### Task requirements
All of the data is to be written out again exactly, without the pictures.

Saved data entries
########################################
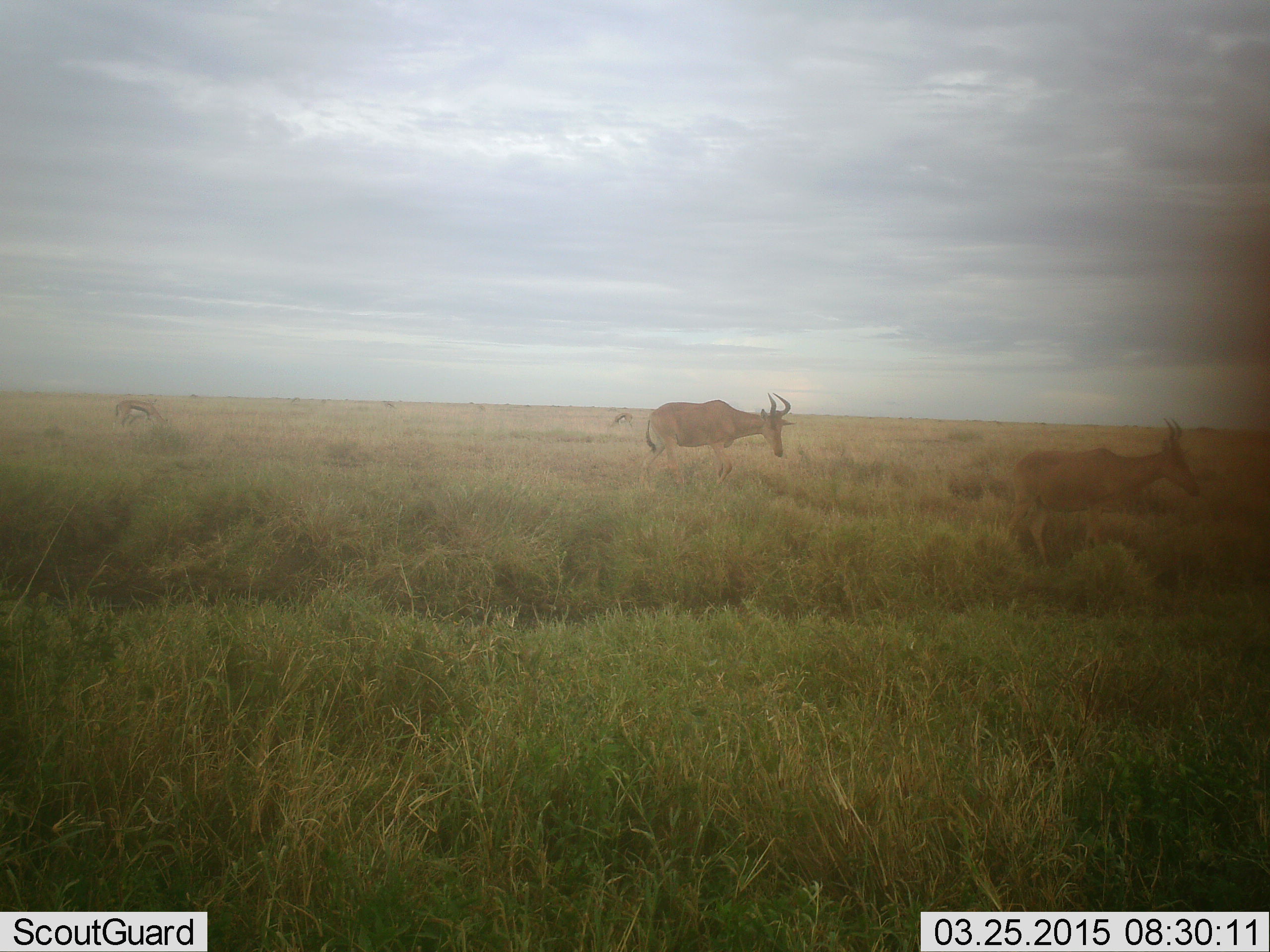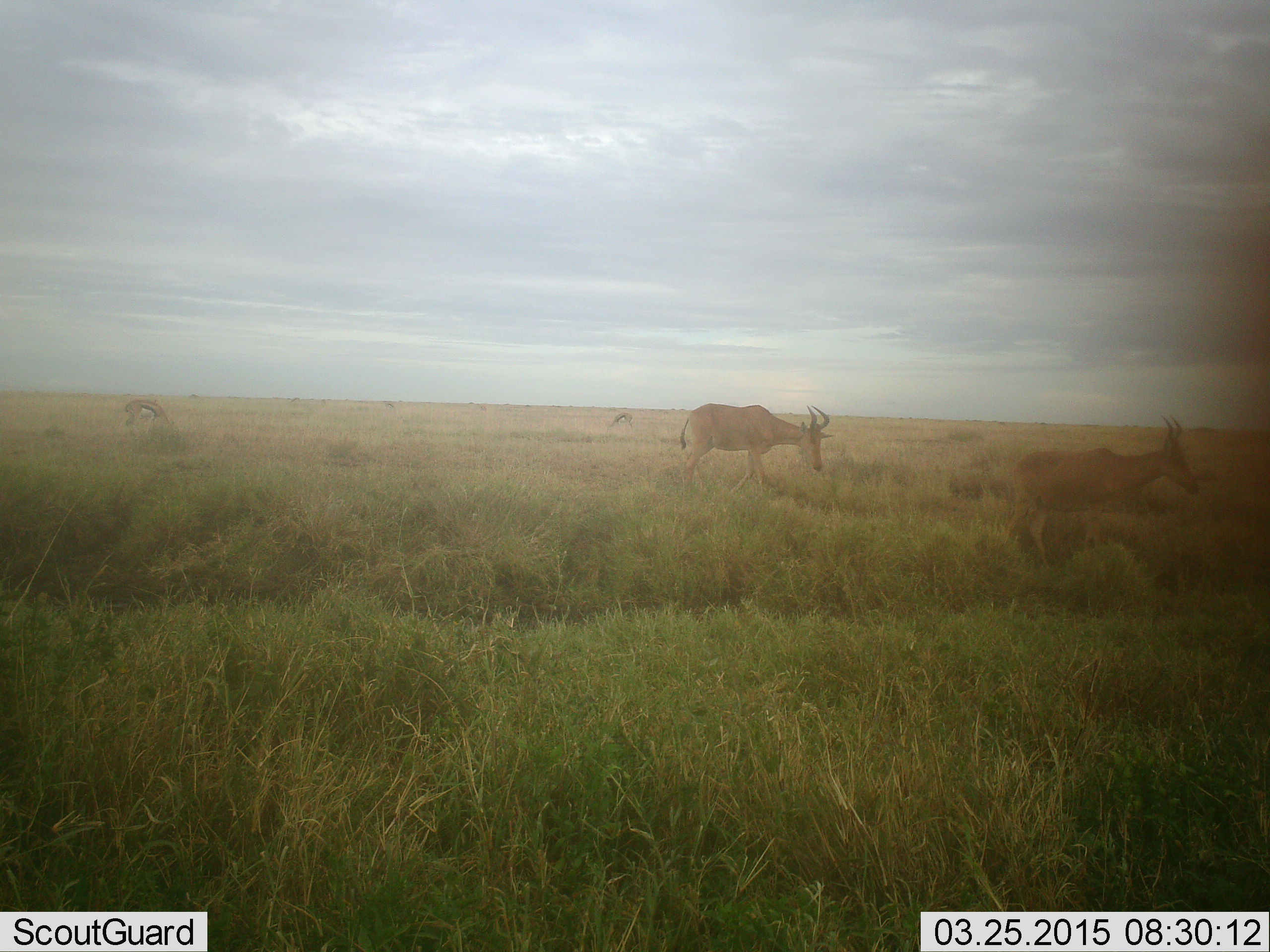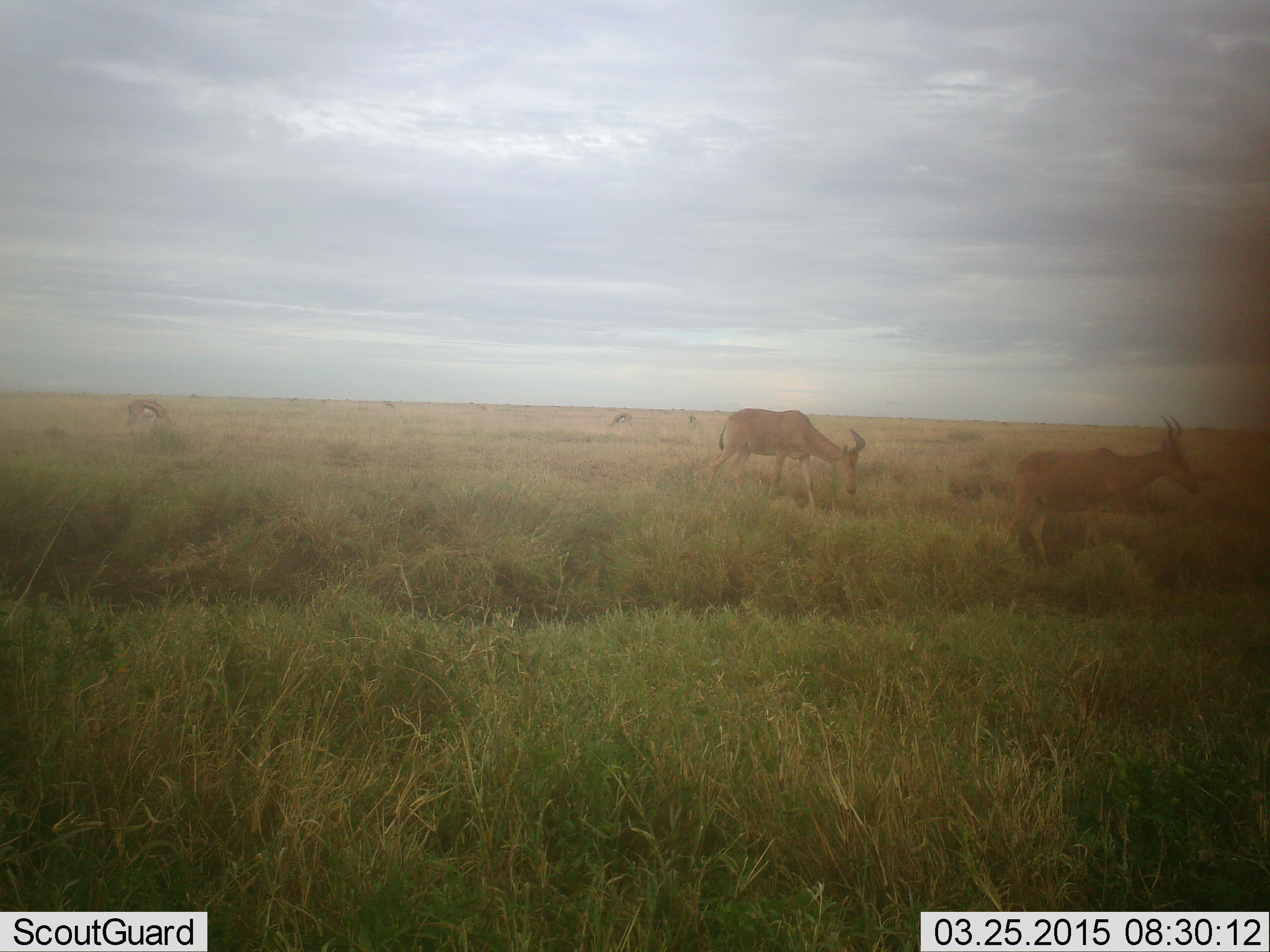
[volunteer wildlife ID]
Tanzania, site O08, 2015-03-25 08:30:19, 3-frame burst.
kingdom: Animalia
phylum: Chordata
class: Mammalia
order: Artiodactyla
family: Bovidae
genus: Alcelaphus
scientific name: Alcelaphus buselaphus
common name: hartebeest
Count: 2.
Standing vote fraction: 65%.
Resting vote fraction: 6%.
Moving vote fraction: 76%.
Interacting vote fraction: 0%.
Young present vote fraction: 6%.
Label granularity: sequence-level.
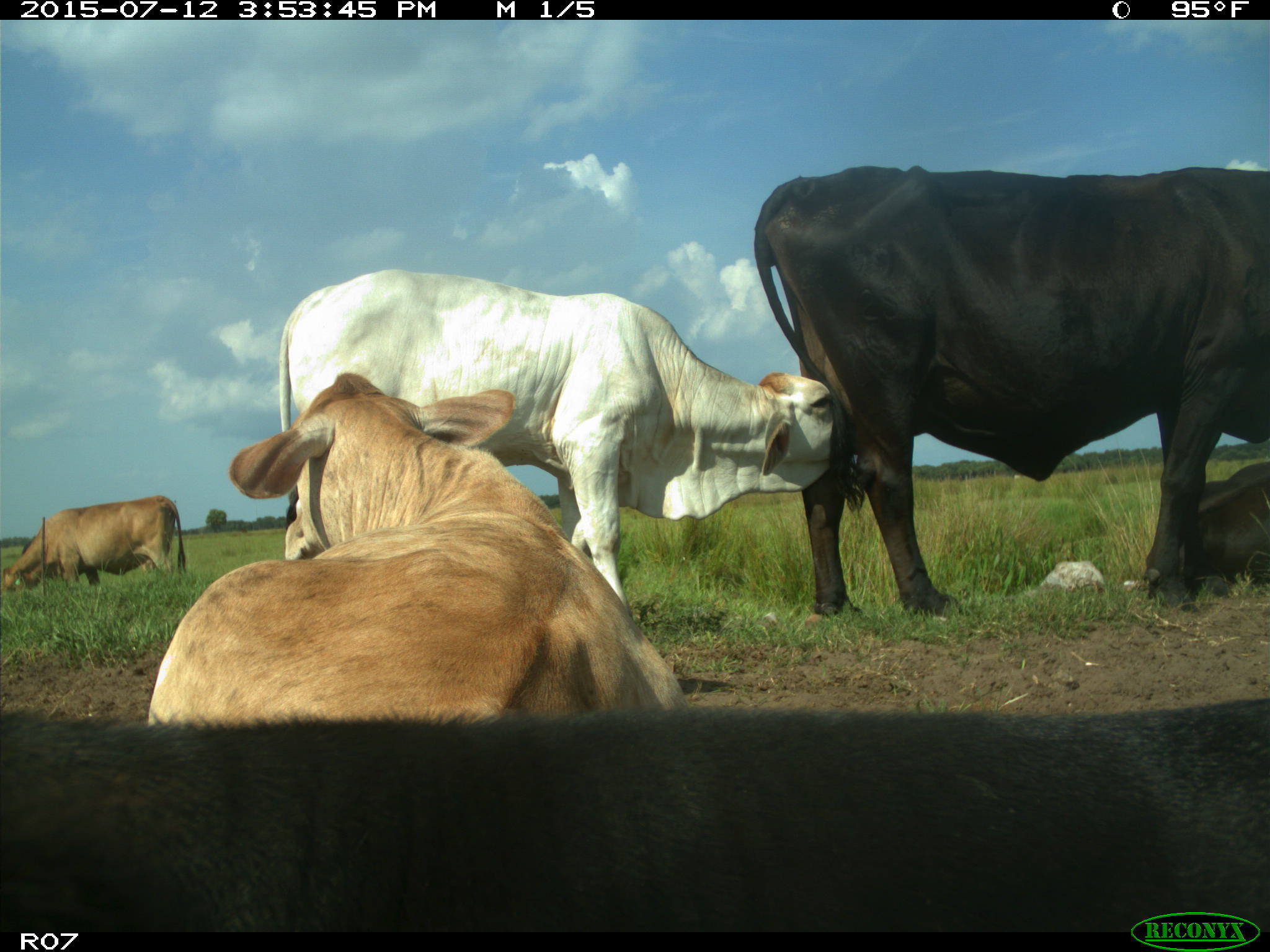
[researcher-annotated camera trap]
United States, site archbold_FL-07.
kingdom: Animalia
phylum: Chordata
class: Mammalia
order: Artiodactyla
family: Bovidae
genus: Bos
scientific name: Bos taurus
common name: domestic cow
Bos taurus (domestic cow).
########################################
### Result below
[volunteer wildlife ID]
Tanzania, site O08, 2015-03-25 08:30:19, 3-frame burst.
kingdom: Animalia
phylum: Chordata
class: Mammalia
order: Artiodactyla
family: Bovidae
genus: Alcelaphus
scientific name: Alcelaphus buselaphus
common name: hartebeest
Count: 2.
Standing vote fraction: 65%.
Resting vote fraction: 6%.
Moving vote fraction: 76%.
Interacting vote fraction: 0%.
Young present vote fraction: 6%.
Label granularity: sequence-level.
[researcher-annotated camera trap]
United States, site archbold_FL-07.
kingdom: Animalia
phylum: Chordata
class: Mammalia
order: Artiodactyla
family: Bovidae
genus: Bos
scientific name: Bos taurus
common name: domestic cow
Bos taurus (domestic cow).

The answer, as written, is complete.